La Vallée de l’éternel retour se présente comme un ouvrage d’archéologie et d’anthropologie future : une certaine Pandora, double transparent de l’auteure, s’attache à l’étude du peuple Kesh, qui peuplera, peut-être dans un jour lointain, la Californie. Du moins, si d’aventure celle-ci, suite au Big One, se sépare du reste du continent américain et devient une île. Pour plus de commodités dans la concordance des temps, faisons comme si tout cela était déjà arrivé…

L’épais ouvrage rassemble contes et légendes, poèmes, biographies ; une quatrième partie, « L’Arrière du livre », contient davantage de documents relatifs à la culture kesh. L’ensemble dresse le portrait d’une civilisation fascinante, proche de la nôtre par certains aspects, mais pourtant bien différente. Une sortie d’utopie, dans le sens premier du terme, écologiste, faisant un emploi modéré des technologies modernes (à peine trouve-t-on quelques ordinateurs çà et là), subissant les effets des déchets toxiques issus de notre civilisation – mais Le Guin, dans l’entretien accordé à The Paris Review (cf. Bifrost 78) se défend d’avoir écrit un manuel hippie naïf et béat. L’intérêt se situe pour bonne part dans ce travail de création ex-nihilo. Inutile de rappeler que l’auteure est fille d’anthropologue ; son attrait pour cette science a infusé dans son œuvre, en particulier dans le cycle de l’Ekumen, où les histoires mettent souvent en scène des ethnologues plongés dans des cultures étrangères. Un travail qui trouve un aboutissement dans La Vallée de l’éternel retour : les préoccupations ethnologiques, écologiques et politiques s’y rejoignent et s’y fondent.

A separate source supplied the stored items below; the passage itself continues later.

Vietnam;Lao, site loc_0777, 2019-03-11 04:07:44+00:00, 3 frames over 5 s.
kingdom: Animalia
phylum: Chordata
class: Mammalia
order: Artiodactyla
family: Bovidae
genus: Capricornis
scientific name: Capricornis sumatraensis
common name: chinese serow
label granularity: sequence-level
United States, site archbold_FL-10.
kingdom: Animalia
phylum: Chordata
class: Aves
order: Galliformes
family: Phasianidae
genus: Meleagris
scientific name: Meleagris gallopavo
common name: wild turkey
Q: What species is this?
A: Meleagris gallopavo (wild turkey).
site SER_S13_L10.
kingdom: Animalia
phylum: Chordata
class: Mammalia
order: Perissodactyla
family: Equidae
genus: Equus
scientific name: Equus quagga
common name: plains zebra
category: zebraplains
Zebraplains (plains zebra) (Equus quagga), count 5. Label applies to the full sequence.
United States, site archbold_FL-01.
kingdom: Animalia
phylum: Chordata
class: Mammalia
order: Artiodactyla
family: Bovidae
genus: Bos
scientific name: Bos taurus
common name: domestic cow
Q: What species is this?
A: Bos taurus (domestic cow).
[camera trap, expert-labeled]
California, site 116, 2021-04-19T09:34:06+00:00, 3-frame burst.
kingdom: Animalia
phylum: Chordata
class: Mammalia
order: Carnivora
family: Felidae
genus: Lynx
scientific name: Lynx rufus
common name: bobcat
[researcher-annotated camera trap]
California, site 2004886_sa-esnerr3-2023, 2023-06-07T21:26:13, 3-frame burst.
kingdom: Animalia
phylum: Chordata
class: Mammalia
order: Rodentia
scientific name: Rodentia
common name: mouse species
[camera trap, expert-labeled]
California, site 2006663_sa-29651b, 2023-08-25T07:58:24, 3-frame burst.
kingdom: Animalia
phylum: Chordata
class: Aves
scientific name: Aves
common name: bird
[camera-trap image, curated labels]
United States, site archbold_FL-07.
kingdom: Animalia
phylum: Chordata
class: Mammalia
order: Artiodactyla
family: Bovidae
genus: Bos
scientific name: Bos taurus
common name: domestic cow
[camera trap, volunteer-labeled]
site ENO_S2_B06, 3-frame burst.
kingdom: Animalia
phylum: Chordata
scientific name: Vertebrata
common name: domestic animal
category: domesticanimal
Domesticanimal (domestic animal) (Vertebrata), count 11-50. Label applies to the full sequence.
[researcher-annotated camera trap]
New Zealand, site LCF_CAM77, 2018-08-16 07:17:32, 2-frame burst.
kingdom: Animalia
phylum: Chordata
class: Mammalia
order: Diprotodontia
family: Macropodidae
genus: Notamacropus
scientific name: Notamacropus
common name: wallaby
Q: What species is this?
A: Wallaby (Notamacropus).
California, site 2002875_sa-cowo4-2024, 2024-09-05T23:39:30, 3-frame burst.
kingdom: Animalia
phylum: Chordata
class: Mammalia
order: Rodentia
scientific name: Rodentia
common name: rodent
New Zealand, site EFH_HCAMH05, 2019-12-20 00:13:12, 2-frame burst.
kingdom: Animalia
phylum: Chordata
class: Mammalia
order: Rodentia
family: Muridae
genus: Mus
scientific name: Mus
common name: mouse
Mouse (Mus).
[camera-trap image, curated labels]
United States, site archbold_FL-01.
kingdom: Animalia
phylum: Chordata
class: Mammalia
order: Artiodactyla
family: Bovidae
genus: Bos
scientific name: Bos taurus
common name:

Une ambition inédite, impressionnante dans la somme de textes accumulés… mais d’une lecture un tantinet ardue, pour dire le moins. Hormis l’histoire de Roche qui Raconte, dont les extraits rythment le livre, celui-ci semble dépourvu de fil directeur. Les textes se succèdent, pas tous du même intérêt, suivant la sensibilité de chacun – j’avoue avoir zappé les quelques sections de poèmes. Donc, oui, La Vallée de l’éternel retour est brillant et intelligent, sans conteste, mais indigeste : le livre se picore plus qu’il ne se dévore.

On peut également se reporter à la critique parue dans le Bifrost 67, ou bien au formidable article « Ursula K. Le Guin : l'anthropologie et l'archéologie du futur » de Laure Assaf et Rémi Hadad dans le Bifrost 78.

Là où La Vallée de l’éternel retour devient encore plus intéressant, c’est avec son complément audio, Music & Poetry of the Kesh. Il s’agit d’une cassette audio, vendue avec l’édition Gollancz de juillet 1986, qui poursuit le travail d’ethnologie fictive entrepris sur le livre. Les éditeurs français – Actes Sud ou Mnémos – ne l’ont pas inclus dans les versions françaises de La Vallée…, et c’est fort dommage. D’autant plus que les morceaux sont désormais disponibles en .mp3 sur le site de Todd Barton.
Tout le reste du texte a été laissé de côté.